WHAT NEEDS TO BE DONE:
Rewrite the records below from the line containing "In terms of" through the end of the records, inclusive, changing "jacket" to "coat" and leaving everything else as it is.

MATERIAL FOR THE TASK:
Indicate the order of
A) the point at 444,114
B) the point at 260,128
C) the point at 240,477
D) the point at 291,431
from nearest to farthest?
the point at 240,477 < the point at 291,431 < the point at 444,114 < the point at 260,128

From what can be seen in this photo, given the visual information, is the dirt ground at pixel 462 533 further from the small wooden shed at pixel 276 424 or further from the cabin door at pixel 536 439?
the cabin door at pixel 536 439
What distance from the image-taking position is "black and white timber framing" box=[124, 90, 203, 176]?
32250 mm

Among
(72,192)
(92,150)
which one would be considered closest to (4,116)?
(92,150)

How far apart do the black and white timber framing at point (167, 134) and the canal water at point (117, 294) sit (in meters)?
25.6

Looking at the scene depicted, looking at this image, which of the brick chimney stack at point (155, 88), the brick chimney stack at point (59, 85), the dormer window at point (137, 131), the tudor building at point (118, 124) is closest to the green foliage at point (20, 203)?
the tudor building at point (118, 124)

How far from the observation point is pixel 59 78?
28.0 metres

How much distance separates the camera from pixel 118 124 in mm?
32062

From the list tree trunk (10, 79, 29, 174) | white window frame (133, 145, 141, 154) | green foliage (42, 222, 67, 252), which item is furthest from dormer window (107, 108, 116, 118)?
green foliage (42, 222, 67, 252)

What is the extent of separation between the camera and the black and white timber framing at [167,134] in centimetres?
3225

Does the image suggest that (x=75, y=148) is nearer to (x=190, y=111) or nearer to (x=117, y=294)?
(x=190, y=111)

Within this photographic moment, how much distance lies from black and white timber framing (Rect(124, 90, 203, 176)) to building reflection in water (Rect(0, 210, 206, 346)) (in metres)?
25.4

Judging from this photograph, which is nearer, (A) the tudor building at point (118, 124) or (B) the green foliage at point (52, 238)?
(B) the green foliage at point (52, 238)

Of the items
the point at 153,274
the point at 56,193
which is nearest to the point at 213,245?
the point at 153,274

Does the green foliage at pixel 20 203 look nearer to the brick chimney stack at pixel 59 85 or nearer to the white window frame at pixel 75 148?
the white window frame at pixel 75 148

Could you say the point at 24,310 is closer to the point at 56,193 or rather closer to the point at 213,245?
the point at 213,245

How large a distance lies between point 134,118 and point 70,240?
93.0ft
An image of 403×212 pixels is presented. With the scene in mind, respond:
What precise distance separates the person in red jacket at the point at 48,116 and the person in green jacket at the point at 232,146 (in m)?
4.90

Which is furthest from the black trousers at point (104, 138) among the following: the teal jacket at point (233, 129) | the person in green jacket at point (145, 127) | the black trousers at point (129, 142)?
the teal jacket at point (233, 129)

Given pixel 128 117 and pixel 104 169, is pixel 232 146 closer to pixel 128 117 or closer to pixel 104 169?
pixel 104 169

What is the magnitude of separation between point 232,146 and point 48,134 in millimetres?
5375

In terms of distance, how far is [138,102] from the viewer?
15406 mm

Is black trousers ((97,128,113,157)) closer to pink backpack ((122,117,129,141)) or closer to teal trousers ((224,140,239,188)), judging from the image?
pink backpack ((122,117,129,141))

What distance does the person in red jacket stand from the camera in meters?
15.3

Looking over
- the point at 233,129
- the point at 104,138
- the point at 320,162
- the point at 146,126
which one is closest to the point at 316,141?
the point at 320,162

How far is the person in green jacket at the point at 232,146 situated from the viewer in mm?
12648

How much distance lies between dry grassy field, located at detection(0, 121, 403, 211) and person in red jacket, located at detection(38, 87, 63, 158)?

OUTPUT OF THE TASK:
In terms of distance, how far is [138,102] from the viewer?
15406 mm

Is black trousers ((97,128,113,157)) closer to pink backpack ((122,117,129,141)) or closer to teal trousers ((224,140,239,188)), judging from the image?
pink backpack ((122,117,129,141))

What distance does the person in red coat stand from the camera in meters?
15.3

Looking over
- the point at 233,129
- the point at 104,138
- the point at 320,162
- the point at 146,126
which one is closest to the point at 316,141?
the point at 320,162

How far is the person in green coat at the point at 232,146 situated from the viewer in mm?
12648

How much distance lies between dry grassy field, located at detection(0, 121, 403, 211) and person in red coat, located at detection(38, 87, 63, 158)?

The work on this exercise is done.